Brain-like associative learning using a nanoscale non-volatile phase change synaptic device array
Sukru Burc Eryilmaz, Duygu Kuzum, Rakesh Jeyasingh, SangBum Kim,, Matthew BrightSky, Chung Lam, H.-S. Philip Wong

TL;DR
This paper demonstrates a brain-like associative learning system using nanoscale phase change memory devices in an array, showing robustness to device variations and energy efficiency tradeoffs.
Contribution
It provides the first experimental demonstration of array-level associative learning with phase change memory devices, bridging the gap between device-level work and network-level applications.
Findings
Array-level associative learning was successfully implemented experimentally.
The system is robust to device variations and can adapt with more training epochs.

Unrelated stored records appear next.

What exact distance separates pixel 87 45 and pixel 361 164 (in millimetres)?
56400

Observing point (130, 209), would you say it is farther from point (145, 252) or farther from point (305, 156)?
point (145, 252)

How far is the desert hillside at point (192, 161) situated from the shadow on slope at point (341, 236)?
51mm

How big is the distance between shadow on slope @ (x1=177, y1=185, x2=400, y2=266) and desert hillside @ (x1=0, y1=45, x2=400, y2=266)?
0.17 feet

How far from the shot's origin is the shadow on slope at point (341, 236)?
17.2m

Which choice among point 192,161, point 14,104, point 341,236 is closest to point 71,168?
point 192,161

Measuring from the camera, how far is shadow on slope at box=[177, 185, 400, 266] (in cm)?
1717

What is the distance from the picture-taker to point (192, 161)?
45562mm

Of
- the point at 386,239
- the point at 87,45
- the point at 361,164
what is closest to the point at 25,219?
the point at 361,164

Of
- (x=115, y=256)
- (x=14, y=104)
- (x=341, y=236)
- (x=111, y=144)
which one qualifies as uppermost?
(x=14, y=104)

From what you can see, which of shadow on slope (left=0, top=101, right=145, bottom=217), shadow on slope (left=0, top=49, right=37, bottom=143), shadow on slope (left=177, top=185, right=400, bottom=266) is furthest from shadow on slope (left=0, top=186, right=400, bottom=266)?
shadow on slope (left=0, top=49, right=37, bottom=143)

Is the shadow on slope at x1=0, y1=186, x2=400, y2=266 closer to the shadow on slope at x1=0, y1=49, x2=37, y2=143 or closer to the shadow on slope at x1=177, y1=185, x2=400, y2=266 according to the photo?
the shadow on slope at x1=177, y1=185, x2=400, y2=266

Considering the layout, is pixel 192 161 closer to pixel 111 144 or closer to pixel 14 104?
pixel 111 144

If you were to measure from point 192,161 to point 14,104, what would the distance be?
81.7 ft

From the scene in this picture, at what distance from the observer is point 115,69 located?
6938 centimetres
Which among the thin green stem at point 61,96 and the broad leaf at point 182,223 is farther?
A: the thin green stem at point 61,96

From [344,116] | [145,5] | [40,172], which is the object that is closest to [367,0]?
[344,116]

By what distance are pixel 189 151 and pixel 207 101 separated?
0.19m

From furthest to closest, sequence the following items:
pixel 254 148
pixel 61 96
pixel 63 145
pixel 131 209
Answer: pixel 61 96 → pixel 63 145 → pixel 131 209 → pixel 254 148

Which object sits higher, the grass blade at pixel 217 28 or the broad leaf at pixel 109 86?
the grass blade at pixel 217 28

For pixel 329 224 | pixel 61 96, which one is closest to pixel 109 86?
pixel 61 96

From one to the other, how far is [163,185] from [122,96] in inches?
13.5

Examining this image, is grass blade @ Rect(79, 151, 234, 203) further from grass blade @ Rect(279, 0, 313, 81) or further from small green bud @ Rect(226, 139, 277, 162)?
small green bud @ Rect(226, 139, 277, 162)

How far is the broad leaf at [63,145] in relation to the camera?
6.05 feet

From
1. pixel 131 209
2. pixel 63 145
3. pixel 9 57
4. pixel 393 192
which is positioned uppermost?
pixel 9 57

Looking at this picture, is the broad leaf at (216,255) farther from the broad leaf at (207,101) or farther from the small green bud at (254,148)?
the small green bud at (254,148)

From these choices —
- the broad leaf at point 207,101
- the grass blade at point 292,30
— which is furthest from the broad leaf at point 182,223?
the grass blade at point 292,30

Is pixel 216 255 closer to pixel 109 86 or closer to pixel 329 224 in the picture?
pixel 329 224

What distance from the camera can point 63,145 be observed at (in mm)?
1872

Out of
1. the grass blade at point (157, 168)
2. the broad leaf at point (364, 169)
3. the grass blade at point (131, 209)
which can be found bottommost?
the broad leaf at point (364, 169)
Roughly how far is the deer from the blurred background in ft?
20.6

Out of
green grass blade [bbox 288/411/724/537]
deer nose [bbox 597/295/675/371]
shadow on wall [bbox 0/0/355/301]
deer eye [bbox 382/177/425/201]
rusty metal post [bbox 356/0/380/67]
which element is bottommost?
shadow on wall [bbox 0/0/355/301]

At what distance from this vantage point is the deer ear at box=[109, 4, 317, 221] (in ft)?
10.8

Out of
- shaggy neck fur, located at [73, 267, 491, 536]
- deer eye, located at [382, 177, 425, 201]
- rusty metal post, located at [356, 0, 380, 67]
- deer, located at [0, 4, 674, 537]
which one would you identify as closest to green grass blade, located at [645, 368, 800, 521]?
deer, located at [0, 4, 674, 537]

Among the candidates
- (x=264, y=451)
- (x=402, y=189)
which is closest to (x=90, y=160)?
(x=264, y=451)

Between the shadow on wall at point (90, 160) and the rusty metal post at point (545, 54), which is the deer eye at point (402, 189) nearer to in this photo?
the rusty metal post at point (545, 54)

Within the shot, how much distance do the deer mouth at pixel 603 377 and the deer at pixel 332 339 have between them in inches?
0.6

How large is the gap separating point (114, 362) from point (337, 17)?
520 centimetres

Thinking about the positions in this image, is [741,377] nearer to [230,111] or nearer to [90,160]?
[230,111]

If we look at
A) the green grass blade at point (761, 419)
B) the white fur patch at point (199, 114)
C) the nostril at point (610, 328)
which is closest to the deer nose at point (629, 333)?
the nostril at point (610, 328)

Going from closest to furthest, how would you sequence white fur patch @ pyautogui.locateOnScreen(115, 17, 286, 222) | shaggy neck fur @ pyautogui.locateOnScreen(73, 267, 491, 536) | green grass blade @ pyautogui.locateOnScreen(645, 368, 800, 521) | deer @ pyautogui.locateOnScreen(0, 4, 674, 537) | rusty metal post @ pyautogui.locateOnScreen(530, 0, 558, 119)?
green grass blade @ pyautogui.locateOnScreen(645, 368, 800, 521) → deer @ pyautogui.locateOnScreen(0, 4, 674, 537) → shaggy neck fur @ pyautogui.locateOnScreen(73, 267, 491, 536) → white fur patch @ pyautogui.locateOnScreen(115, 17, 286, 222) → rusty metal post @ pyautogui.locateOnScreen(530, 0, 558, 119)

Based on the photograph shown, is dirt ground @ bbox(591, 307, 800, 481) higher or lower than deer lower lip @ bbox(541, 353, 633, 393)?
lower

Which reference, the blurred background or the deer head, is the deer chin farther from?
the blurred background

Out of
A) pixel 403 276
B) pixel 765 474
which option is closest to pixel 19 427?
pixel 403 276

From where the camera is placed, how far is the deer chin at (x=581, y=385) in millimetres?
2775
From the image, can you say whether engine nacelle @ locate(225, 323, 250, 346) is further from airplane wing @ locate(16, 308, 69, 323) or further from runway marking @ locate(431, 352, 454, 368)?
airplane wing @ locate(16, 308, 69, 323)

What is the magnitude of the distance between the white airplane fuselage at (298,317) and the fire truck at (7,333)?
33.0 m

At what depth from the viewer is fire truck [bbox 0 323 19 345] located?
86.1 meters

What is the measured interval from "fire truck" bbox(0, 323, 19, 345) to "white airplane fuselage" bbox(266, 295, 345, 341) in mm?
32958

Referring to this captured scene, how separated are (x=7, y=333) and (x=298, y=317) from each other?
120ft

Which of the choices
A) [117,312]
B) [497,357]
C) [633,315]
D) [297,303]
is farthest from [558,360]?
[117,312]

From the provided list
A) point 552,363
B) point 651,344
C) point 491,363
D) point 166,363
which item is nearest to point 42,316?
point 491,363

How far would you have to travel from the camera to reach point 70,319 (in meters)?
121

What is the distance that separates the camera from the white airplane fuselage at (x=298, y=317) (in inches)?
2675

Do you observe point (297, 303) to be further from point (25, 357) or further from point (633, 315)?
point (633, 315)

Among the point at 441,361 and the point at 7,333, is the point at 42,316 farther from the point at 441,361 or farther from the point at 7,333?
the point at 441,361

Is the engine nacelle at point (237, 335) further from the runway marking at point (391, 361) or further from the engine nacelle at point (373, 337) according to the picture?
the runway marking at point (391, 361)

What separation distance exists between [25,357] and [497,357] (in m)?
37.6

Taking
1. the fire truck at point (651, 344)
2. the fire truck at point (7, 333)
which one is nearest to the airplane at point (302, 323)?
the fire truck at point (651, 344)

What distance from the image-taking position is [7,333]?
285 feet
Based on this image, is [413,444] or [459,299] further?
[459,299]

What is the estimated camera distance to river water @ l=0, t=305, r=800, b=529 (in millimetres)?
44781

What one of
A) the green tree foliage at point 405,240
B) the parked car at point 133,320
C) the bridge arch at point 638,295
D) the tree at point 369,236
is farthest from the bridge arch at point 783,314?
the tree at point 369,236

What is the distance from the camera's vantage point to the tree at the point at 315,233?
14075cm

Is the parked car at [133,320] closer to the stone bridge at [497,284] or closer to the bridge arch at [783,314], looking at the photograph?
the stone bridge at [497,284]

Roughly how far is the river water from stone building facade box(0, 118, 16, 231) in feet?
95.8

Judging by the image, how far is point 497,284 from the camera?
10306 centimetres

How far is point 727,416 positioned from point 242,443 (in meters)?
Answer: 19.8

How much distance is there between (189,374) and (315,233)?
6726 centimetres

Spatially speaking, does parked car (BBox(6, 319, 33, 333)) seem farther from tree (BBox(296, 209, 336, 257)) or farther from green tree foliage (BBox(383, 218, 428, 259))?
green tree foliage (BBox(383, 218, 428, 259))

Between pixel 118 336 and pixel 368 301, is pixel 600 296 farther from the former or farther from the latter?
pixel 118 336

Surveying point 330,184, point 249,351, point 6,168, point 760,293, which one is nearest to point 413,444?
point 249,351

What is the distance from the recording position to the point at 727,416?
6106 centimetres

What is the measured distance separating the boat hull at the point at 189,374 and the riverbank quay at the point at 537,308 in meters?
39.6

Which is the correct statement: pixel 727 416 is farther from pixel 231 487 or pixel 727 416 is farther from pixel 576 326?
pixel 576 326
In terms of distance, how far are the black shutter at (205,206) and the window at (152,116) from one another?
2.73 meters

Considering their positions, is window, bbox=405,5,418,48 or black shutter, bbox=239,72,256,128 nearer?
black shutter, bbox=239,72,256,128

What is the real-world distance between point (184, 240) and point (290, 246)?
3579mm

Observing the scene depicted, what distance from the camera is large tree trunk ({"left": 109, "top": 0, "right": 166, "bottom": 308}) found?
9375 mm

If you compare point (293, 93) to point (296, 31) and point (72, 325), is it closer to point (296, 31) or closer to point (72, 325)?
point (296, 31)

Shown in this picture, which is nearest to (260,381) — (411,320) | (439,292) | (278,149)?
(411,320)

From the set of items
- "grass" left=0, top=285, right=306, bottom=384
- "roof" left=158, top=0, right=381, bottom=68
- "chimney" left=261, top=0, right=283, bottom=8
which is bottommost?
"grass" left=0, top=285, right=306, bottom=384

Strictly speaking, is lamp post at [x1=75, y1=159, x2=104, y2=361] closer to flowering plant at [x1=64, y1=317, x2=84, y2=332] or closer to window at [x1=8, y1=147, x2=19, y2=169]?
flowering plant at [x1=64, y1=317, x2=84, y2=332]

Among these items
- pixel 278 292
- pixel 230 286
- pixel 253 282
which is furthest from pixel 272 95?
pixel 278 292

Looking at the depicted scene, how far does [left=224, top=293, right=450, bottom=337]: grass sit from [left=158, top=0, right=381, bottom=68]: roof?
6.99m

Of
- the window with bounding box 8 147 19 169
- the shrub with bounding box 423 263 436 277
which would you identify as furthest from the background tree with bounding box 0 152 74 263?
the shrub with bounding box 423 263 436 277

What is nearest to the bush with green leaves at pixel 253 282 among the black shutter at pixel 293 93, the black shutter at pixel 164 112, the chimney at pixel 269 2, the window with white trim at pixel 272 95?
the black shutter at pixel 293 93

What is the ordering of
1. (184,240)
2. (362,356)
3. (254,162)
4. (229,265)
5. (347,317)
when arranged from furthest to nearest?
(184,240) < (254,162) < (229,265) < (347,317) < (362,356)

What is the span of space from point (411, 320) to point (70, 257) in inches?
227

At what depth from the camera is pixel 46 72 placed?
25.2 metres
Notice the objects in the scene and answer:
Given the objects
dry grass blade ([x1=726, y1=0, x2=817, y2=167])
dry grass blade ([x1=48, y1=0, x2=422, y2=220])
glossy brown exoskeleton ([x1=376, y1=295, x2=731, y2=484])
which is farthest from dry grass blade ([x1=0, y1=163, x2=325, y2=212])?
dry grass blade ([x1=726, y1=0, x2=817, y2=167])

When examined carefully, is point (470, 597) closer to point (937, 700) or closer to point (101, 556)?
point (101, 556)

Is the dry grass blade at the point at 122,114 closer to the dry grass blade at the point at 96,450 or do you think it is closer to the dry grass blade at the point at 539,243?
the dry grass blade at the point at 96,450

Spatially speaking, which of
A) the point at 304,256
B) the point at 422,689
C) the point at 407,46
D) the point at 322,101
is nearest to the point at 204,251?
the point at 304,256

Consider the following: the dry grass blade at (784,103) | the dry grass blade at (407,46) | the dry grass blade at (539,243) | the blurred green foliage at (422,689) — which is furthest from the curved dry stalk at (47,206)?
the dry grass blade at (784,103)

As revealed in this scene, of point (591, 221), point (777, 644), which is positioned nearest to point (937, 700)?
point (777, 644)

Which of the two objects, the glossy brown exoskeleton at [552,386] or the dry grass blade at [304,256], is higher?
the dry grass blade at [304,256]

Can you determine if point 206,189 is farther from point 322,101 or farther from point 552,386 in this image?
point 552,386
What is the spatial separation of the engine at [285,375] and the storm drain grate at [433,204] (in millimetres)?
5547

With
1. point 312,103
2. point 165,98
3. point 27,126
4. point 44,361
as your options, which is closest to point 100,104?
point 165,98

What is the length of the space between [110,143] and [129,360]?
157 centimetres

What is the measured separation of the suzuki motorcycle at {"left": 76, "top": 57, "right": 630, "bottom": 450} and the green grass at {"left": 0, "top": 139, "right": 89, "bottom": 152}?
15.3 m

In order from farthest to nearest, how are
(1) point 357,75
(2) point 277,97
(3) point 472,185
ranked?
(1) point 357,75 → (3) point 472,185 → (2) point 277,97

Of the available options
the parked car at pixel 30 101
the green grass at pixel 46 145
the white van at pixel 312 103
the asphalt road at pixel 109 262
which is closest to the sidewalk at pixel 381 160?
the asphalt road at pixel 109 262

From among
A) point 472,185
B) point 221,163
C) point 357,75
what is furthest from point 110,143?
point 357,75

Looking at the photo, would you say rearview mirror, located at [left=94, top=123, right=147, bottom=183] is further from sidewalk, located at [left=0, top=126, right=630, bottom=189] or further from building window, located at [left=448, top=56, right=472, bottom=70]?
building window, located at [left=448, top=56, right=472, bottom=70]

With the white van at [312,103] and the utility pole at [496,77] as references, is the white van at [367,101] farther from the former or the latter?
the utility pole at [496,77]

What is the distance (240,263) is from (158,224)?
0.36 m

Energy consumption decreases with lower variation tolerance.
Abstract
Recent advances in neuroscience together with nanoscale electronic device technology have resulted in huge interests in realizing brain-like computing hardwares using emerging nanoscale memory devices as synaptic elements. Although there has been experimental work that demonstrated the operation of nanoscale synaptic element at the single device level, network level studies have been limited to simulations. In this work, we demonstrate, using experiments, array level associative learning using phase change synaptic devices connected in a grid like configuration similar to the organization of the biological brain. Implementing Hebbian learning with phase change memory cells, the synaptic grid was able to store presented patterns and recall missing patterns in an associative brain-like fashion. We found that the system is robust to device variations, and large variations in cell…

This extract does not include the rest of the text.